▸ **GIVEN REQUEST**
Reproduce every entry below word for word, omitting the pictures.

▸ **Scene question entries**
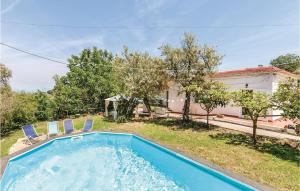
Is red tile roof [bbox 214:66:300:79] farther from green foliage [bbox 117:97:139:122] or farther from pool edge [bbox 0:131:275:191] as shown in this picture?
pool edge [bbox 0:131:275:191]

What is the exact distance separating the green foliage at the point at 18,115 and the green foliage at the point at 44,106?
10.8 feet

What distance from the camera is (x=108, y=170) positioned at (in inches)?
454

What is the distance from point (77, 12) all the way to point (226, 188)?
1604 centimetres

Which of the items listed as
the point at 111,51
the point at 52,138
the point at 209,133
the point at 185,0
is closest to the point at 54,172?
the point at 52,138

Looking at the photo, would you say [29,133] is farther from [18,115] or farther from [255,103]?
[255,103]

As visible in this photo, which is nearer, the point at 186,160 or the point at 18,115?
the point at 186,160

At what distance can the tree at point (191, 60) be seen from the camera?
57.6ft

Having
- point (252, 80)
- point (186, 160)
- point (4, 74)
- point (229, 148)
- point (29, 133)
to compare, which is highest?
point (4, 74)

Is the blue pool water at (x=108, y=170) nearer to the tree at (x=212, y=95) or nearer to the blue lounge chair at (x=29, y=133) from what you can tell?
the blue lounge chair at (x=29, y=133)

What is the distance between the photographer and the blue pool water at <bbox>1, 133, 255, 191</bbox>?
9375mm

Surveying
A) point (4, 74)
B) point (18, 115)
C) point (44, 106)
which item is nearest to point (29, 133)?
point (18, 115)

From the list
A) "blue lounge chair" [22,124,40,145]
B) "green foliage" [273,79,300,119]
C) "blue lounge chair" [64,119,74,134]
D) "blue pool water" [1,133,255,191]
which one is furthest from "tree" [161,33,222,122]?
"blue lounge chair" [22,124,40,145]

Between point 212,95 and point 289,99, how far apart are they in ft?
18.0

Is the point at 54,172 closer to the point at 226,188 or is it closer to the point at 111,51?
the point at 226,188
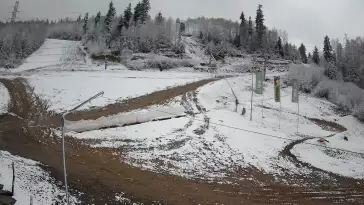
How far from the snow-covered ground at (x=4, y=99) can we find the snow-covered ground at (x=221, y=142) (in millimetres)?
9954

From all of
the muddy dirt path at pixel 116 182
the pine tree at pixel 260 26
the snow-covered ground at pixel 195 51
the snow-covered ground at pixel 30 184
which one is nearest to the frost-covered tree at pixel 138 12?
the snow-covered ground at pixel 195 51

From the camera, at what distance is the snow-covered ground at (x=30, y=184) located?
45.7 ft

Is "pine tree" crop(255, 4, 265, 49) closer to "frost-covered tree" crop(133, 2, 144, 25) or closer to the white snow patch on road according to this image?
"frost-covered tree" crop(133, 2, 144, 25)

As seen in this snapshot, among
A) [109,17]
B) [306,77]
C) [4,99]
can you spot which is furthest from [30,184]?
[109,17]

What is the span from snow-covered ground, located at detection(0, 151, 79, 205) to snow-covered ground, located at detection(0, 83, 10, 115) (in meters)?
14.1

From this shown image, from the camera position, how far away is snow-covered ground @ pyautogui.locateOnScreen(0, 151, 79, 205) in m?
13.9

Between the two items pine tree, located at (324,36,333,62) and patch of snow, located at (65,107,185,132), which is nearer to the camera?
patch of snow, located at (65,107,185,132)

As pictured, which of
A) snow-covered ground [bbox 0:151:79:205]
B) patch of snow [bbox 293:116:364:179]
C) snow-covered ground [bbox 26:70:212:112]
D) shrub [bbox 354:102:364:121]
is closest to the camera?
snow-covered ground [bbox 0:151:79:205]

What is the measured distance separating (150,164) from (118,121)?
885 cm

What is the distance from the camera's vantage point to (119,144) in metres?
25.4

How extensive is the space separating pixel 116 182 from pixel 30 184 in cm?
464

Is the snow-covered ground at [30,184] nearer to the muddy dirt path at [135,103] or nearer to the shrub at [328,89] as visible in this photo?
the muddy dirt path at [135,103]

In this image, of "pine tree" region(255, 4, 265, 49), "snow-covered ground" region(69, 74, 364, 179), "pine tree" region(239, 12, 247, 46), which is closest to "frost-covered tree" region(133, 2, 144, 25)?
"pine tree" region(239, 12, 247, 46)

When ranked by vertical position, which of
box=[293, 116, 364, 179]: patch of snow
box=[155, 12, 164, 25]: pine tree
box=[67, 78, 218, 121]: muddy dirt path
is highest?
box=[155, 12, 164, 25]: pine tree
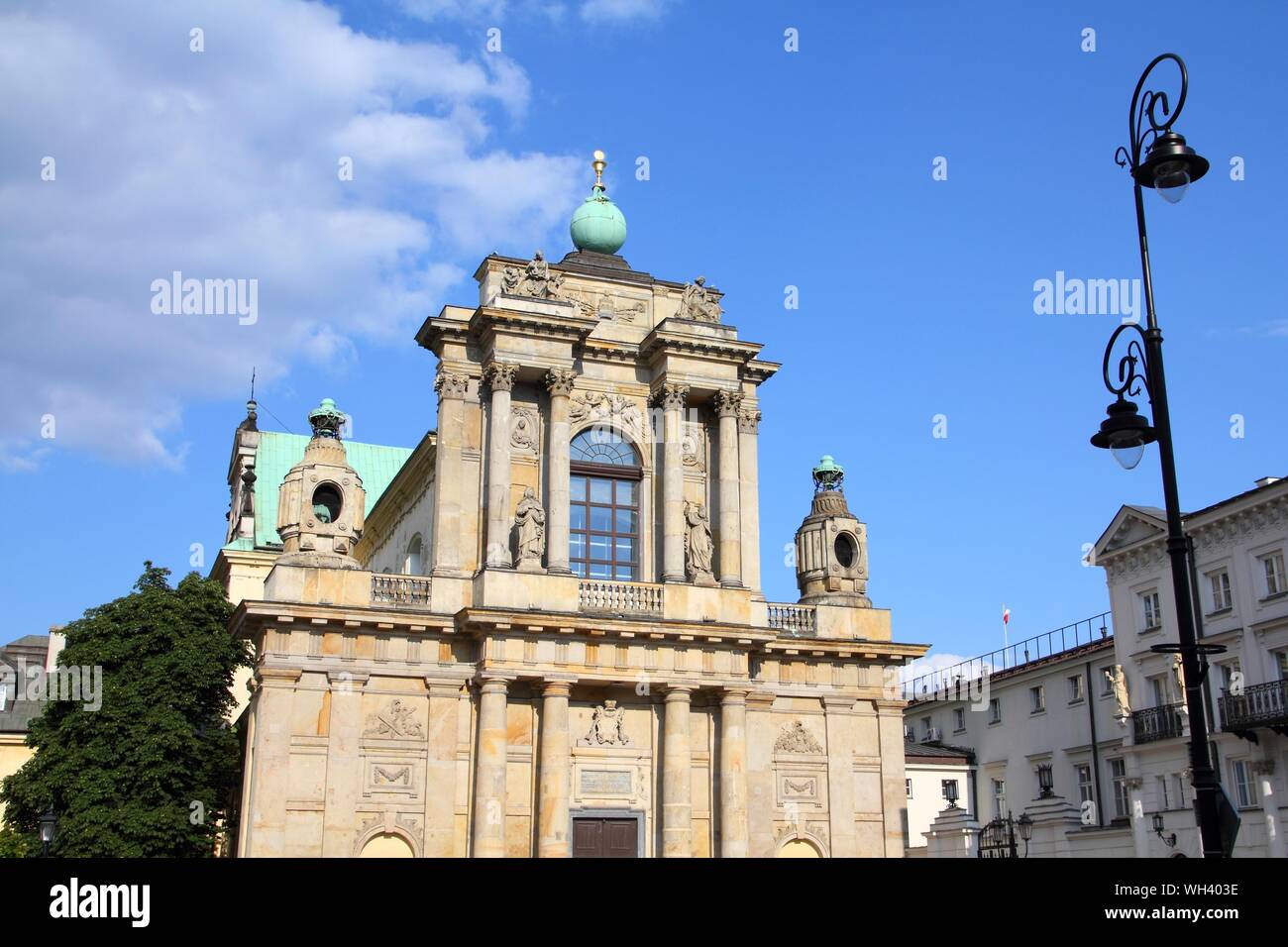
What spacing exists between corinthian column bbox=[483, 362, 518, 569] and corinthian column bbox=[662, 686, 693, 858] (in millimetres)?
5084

▸ **RESULT**
Is red tile roof [bbox 214:66:300:79] farther from green foliage [bbox 117:97:139:122] or farther from pool edge [bbox 0:131:275:191] as shown in this picture?
pool edge [bbox 0:131:275:191]

What is the exact distance separating the green foliage at the point at 18,115 and the green foliage at the point at 44,106?
10.8 feet

What distance from the camera is (x=108, y=170) positioned at (in inches)?
454

What is the distance from point (77, 12) all the way to point (226, 188)?
1604 centimetres

Which of the items listed as
the point at 111,51
the point at 52,138
the point at 209,133
the point at 185,0
is closest to the point at 54,172?
the point at 52,138

Looking at the photo, would you say [29,133] is farther from [18,115] or farther from [255,103]?
[255,103]

As visible in this photo, which is nearer, the point at 186,160 or the point at 18,115?
the point at 186,160

At what distance can the tree at point (191, 60) be seen from the camera?
57.6ft

Having
- point (252, 80)
- point (186, 160)
- point (4, 74)
- point (229, 148)
- point (29, 133)
to compare, which is highest?
point (4, 74)

Is the blue pool water at (x=108, y=170) nearer to the tree at (x=212, y=95) or nearer to the blue lounge chair at (x=29, y=133) from what you can tell?
the blue lounge chair at (x=29, y=133)

What is the distance between the photographer and the blue pool water at <bbox>1, 133, 255, 191</bbox>?
9375mm

Surveying
A) point (4, 74)
B) point (18, 115)
C) point (44, 106)
which item is nearest to point (29, 133)?
point (18, 115)

From the list
A) "blue lounge chair" [22,124,40,145]
B) "green foliage" [273,79,300,119]
C) "blue lounge chair" [64,119,74,134]
D) "blue pool water" [1,133,255,191]
which one is furthest from "tree" [161,33,222,122]?
"blue lounge chair" [22,124,40,145]

Between point 212,95 and point 289,99, how far apart are they in ft?
18.0

Is the point at 54,172 closer to the point at 226,188 or is it closer to the point at 111,51?
the point at 226,188
How far from the snow-covered ground at (x=4, y=99) can we find the snow-covered ground at (x=221, y=142) (in millimetres)?
9954

From all of
the muddy dirt path at pixel 116 182
the pine tree at pixel 260 26
the snow-covered ground at pixel 195 51
the snow-covered ground at pixel 30 184
which one is nearest to the frost-covered tree at pixel 138 12?
the snow-covered ground at pixel 195 51

From the camera, at what distance is the snow-covered ground at (x=30, y=184) located?
45.7 ft

Is "pine tree" crop(255, 4, 265, 49) closer to "frost-covered tree" crop(133, 2, 144, 25) or closer to the white snow patch on road according to this image?
"frost-covered tree" crop(133, 2, 144, 25)

As seen in this snapshot, among
A) [109,17]
B) [306,77]
C) [4,99]
can you spot which is furthest from [30,184]?
[109,17]

What is the span from snow-covered ground, located at detection(0, 151, 79, 205) to snow-covered ground, located at detection(0, 83, 10, 115) (in meters)?
14.1

From this shown image, from the camera position, how far away is snow-covered ground @ pyautogui.locateOnScreen(0, 151, 79, 205) in m?
13.9

Between the two items pine tree, located at (324,36,333,62) and patch of snow, located at (65,107,185,132), which is nearer to the camera?
patch of snow, located at (65,107,185,132)

As pictured, which of
A) snow-covered ground [bbox 0:151:79:205]
B) patch of snow [bbox 293:116:364:179]
C) snow-covered ground [bbox 26:70:212:112]
D) shrub [bbox 354:102:364:121]
is closest to the camera?
snow-covered ground [bbox 0:151:79:205]

What is the measured distance separating (150,164) from (118,121)?
885 cm

What is the distance from the camera's vantage point to (119,144) in metres?
25.4

How extensive is the space separating pixel 116 182 from pixel 30 184 in cm?
464

Is the snow-covered ground at [30,184] nearer to the muddy dirt path at [135,103] or nearer to the shrub at [328,89] as visible in this photo?
the muddy dirt path at [135,103]

In this image, of "pine tree" region(255, 4, 265, 49), "snow-covered ground" region(69, 74, 364, 179), "pine tree" region(239, 12, 247, 46), which is closest to "frost-covered tree" region(133, 2, 144, 25)?
"pine tree" region(239, 12, 247, 46)

When ranked by vertical position, which of
box=[293, 116, 364, 179]: patch of snow
box=[155, 12, 164, 25]: pine tree
box=[67, 78, 218, 121]: muddy dirt path
is highest?
box=[155, 12, 164, 25]: pine tree
What spacing exists between corinthian column bbox=[483, 362, 518, 569] and corinthian column bbox=[662, 686, 693, 858] (in millimetres)?
5084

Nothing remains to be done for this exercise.